Java, brought to you by Oracle
That brings us, finally, to the crown jewel of this deal for Oracle, which would be Java. Don't kid yourself: It's almost impossible to overestimate the importance of Java to Oracle. Java has become the backbone of Oracle's middleware strategy. And Oracle already owns BEA. What do you suppose it would be worth for it to become the leading provider of Java technology in the world, from the Java EE stack right on down to the core JVM itself?

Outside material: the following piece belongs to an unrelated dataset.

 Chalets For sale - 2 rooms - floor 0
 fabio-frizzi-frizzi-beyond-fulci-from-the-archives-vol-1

Let's look at the numbers. IBM offered just shy of $7 billion for Sun. Oracle paid $8.5 billion for BEA, and that was after BEA rebuffed its initial offer of $6.7 billion. Mind you, Sun also rejected IBM's offer. But when Oracle wants something, Oracle gets it -- just ask PeopleSoft (which, by the way, set Oracle back $10.3 billion).

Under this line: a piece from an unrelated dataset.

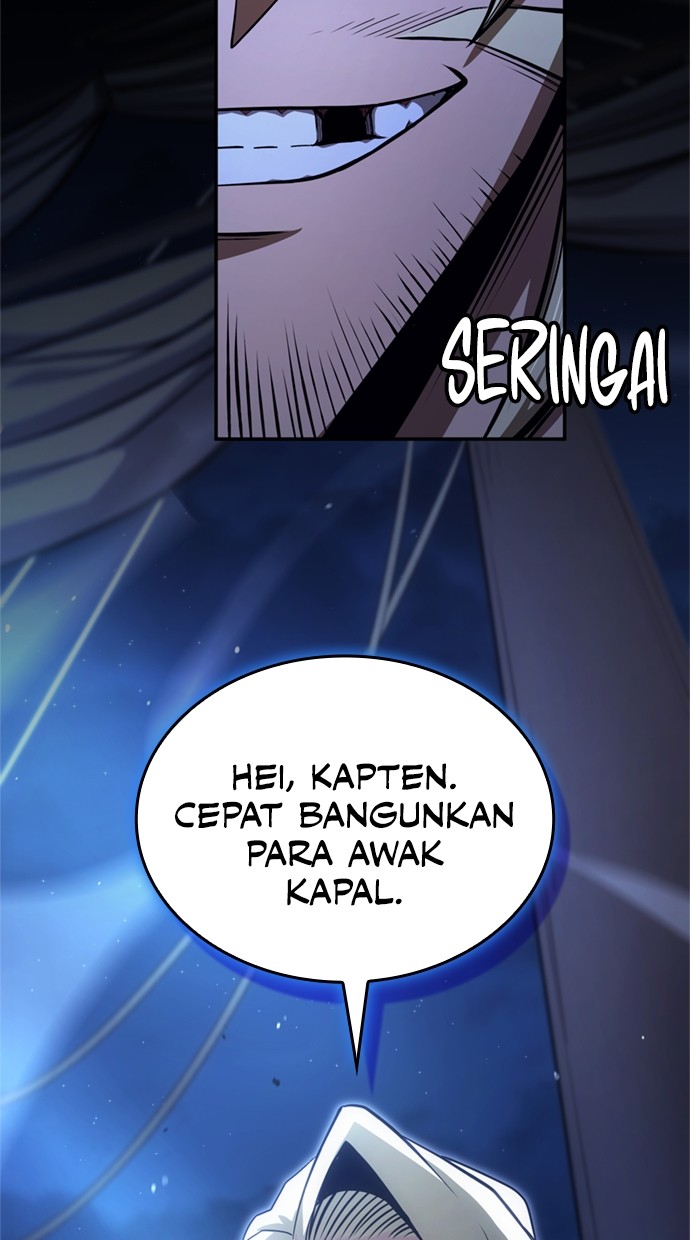 Assassin’s Creed Bab 67 halaman 9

So let's recap. In this final scenario, we have enterprise customers running applications written for an Oracle-managed language platform, running on an Oracle-branded application server, which communicates with an Oracle database on Oracle-branded servers that talk to Oracle-branded storage hardware running an Oracle filesystem on an Oracle OS.

Oh yeah, and Oracle would own MySQL.

Of course there are a few stumbling blocks. Maybe Sun's aggressive efforts to open-source its entire software portfolio have made many of its assets seem like nonstarters for a company as focused on proprietary software as Oracle. Maybe Oracle wouldn't want to bother with licensing JVMs for mobile phones, Blu-ray players, and other consumer technology devices, which supposedly accounts for much of Sun's Java revenue. Maybe this is the wrong time for Oracle to get distracted from its ongoing efforts to consolidate its enterprise applications.

Or maybe, just maybe, we all might live to regret Sun turning down that offer from IBM.